Giacarta vieta di mangiare la carne di cane e gatto per scongiurare la rabbia
Secondo il governatore Anung, il regolamento nasce come misura “antirabbica”: la pratica del consumo di carne di cane e gatto rappresenta un rischio sanitario serio, poiché queste specie possono essere veicolo del virus della rabbia.
Nel testo della norma, il divieto si applica non solo agli animali vivi ma anche alle carcasse, ai prodotti crudi o lavorati.
Il regolamento concede sei mesi di periodo di transizione per permettere a commercianti e operatori di adeguarsi. Dopo questo termine, chi trasgredirà potrà incorrere in sanzioni che vanno da ammonimenti scritti fino alla revoca delle licenze commerciali.
In particolare, il regolamento prevede una scala di pene: alla prima violazione avviso scritto e confisca dell’animale o della carne; per le recidive, chiusura dell’attività e, nei casi più gravi, revoca della licenza.

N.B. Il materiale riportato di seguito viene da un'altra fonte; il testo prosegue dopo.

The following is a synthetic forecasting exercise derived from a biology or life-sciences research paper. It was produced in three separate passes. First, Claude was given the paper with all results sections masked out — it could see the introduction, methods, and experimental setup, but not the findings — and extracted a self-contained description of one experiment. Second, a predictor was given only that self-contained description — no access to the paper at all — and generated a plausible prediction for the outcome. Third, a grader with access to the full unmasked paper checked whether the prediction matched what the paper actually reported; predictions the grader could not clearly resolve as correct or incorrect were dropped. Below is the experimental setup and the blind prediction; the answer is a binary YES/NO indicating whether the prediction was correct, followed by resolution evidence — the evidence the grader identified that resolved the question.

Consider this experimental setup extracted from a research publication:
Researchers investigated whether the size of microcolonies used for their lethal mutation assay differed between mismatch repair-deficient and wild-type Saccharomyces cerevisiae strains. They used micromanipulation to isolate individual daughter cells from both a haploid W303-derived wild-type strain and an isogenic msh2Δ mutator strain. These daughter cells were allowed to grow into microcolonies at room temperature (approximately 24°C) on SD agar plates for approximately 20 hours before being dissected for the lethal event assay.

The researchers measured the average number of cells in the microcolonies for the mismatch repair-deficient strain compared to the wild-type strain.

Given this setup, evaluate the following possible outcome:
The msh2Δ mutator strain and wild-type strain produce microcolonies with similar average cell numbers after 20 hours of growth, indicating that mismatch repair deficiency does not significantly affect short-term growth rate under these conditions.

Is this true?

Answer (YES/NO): YES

Un cambiamento atteso da tempo
Non si tratta di un fulmine a ciel sereno. Da anni esiste una forte pressione da parte di gruppi animalisti che chiedono la fine del commercio di carne di cane e gatto in Indonesia. La Dog Meat Free Indonesia (DMFI) è una delle coalizioni più attive: ha approfondito i rischi sanitari, documentando traffico, brutalità nei metodi di macellazione e distribuzione non regolata.
Già in passato, vari distretti e città indonesiane avevano adottato divieti locali. Ma la mossa di Giacarta è significativa: la capitale è considerata un modello politico e sociale per il Paese, e l’adozione di una norma così severa può ispirare analoghi provvedimenti in altre province.
Alcuni attivisti animalisti vedono in questa norma non solo una vittoria etica ma anche un passo concreto per la salute pubblica. Secondo la DMFI, molte delle carcasse usate per carne provengono da cani rubati o randagi, e la condizione igienica e sanitaria di molti di questi animali è precaria.
Non tutti accolgono il divieto con entusiasmo. Alcuni esercenti locali, soprattutto chi lavora nel mercato della carne “alternativa”, esprimono preoccupazione: il consumo di carne di cane è tradizionalmente radicato in alcune comunità, e l’eliminazione del mercato potrebbe danneggiare persone economicamente vulnerabili.
Inoltre, per alcuni scettici, la motivazione “rabbia” rischia di essere un pretesto per imporre un valore culturale esterno: la regolamentazione di Giacarta è vista da taluni come un atto moralistico, più che sanitario.
Dall’altro lato, i sostenitori del divieto auspicano che l’azione di Giacarta apra la strada a una regolamentazione più ampia a livello nazionale. La DMFI ha già dichiarato che il provvedimento della capitale rappresenta “un’azione storica” che può accelerare la fine del mercato della carne di cane.
Implicazioni sanitarie
La rabbia rimane una delle malattie zoonotiche più pericolose: una volta che i sintomi compaiono, la mortalità è praticamente totale. Eliminare il consumo di animali potenzialmente infetti può ridurre significativamente il rischio di trasmissione, soprattutto nelle aree urbane densamente abitate come Giacarta.
Inoltre, la norma può rafforzare le pratiche di controllo sanitario sugli animali: chi cattura, trasporta o macella questi animali dovrà adattarsi a requisiti più stringenti, riducendo l’illegalità e migliorando il tracciamento.
Al di là della dimensione sanitaria, la norma di Giacarta ha un forte valore simbolico perché contrasta una pratica che per molti è considerata “culturale”, ma che gli attivisti definiscono “crudele e superata”.
L’istituzione del divieto dimostra che le istituzioni locali possono intervenire in modo deciso su temi legati al benessere animale e alla salute pubblica. Se altre province seguiranno l’esempio, l’Indonesia potrebbe avviare un percorso di progressiva eliminazione del mercato di carne di cane e gatto.
La firma del regolamento che vieta la carne di cane, gatto e altri animali potenzialmente portatori di rabbia a Giacarta segna un momento di svolta per la capitale indonesiana. Non è solo una decisione etica, ma anche una misura pragmatica di salute pubblica, motivata dal desiderio di prevenire la rabbia. Il provvedimento va incontro a sensibilità crescenti verso il benessere animale, ma dovrà essere accompagnato da controlli, educazione e soluzioni concrete per sostituire una fonte proteica obsoleta e rischiosa.